> [TASK GOAL]: Copy the text of every row below, changing "the photo" to "the image" and leaving everything else unchanged. Leave the pictures out of your answer.

> [DATA SUPPLIED]:
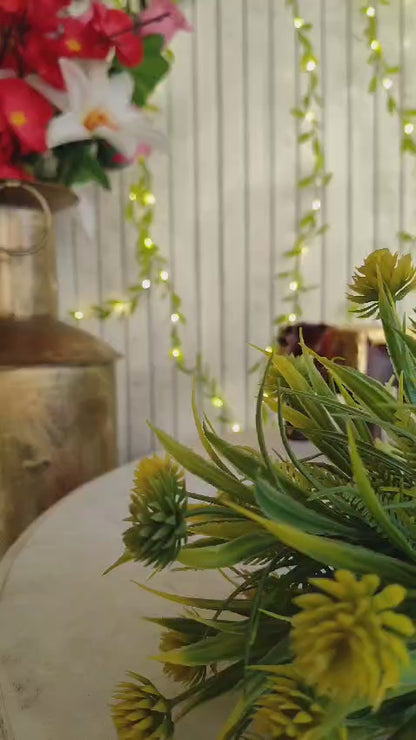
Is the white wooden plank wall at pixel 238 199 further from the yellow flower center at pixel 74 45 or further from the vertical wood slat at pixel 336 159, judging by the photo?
the yellow flower center at pixel 74 45

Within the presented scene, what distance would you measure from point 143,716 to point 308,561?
0.08 meters

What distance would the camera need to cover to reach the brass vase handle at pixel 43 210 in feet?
2.57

> [TASK OUTPUT]:
Is the white wooden plank wall at pixel 238 199 further from the yellow flower center at pixel 74 45 or further from the vertical wood slat at pixel 336 159, judging by the image?
the yellow flower center at pixel 74 45

Within the presented scene, what distance would you measure from point 143,716 to point 308,561?
0.08 meters

What distance would the camera need to cover to reach the brass vase handle at pixel 43 210 in feet?
2.57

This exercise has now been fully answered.